Exercise requirements
Pull out every line below holding the word "cache".

Start of Extracted records

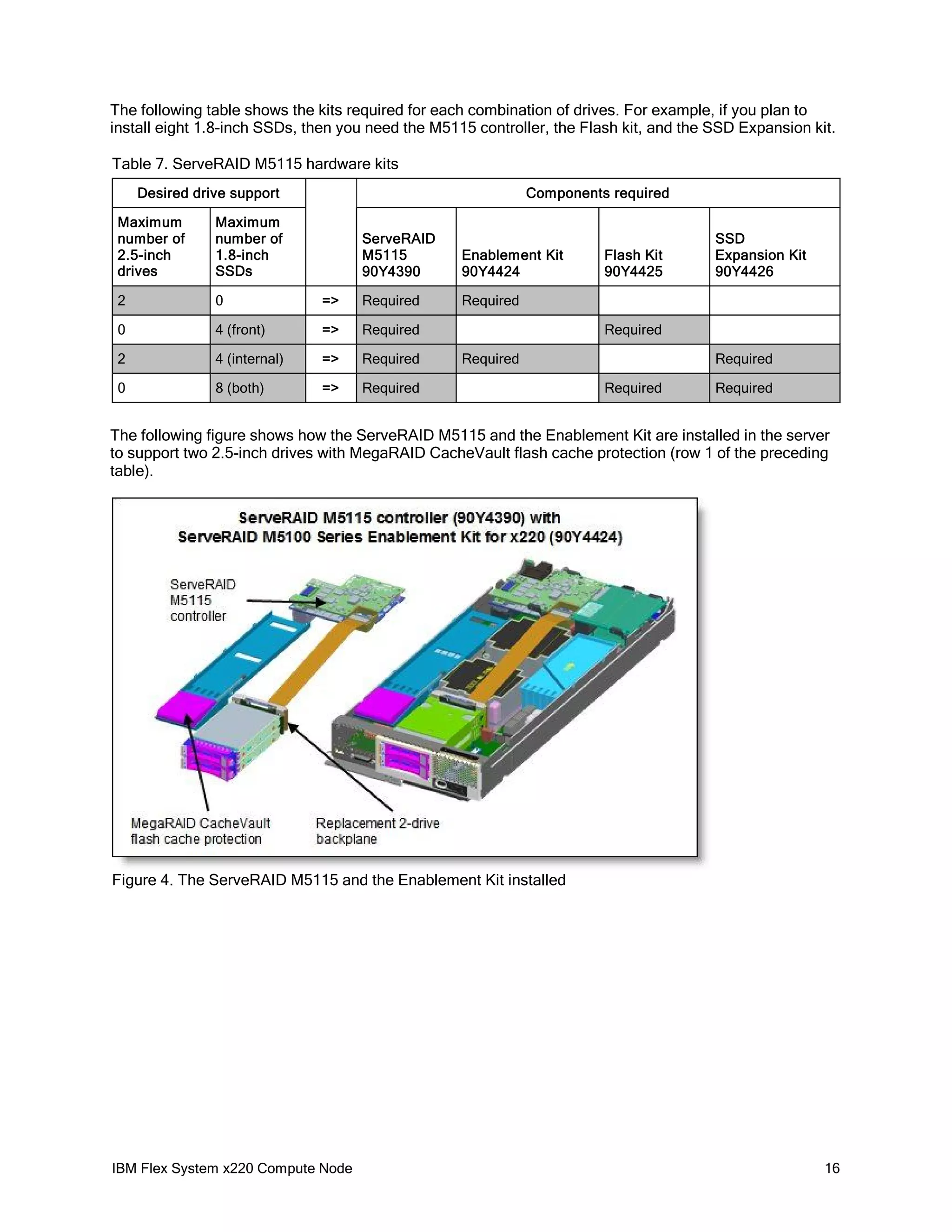 The following table shows the kits required for each combination of drives. For example, if you plan to install eight 1.8-inch SSDs, then you need the M5115 controller, the Flash kit, and the SSD Expansion kit.

Table 7. ServeRAID M5115 hardware kits

| Desired drive support | | | Components required | | | |
|---|---|---|---|---|---|---|
| Maximum number of 2.5-inch drives | Maximum number of 1.8-inch SSDs | | ServeRAID M5115 90Y4390 | Enablement Kit 90Y4424 | Flash Kit 90Y4425 | SSD Expansion Kit 90Y4426 |
| 2 | 0 | => | Required | Required | | |
| 0 | 4 (front) | => | Required | | Required | |
| 2 | 4 (internal) | => | Required | Required | | Required |
| 0 | 8 (both) | => | Required | | Required | Required |

The following figure shows how the ServeRAID M5115 and the Enablement Kit are installed in the server to support two 2.5-inch drives with MegaRAID CacheVault flash cache protection (row 1 of the preceding table).

ServeRAID M5115 controller (90Y4390) with
ServeRAID M5100 Series Enablement Kit for x220 (90Y4424)

ServeRAID M5115 controller

MegaRAID CacheVault flash cache protection

Replacement 2-drive backplane

Figure 4. The ServeRAID M5115 and the Enablement Kit installed

IBM Flex System x220 Compute Node 16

End of Extracted records

Expected output
The following figure shows how the ServeRAID M5115 and the Enablement Kit are installed in the server to support two 2.5-inch drives with MegaRAID CacheVault flash cache protection (row 1 of the preceding table).
MegaRAID CacheVault flash cache protection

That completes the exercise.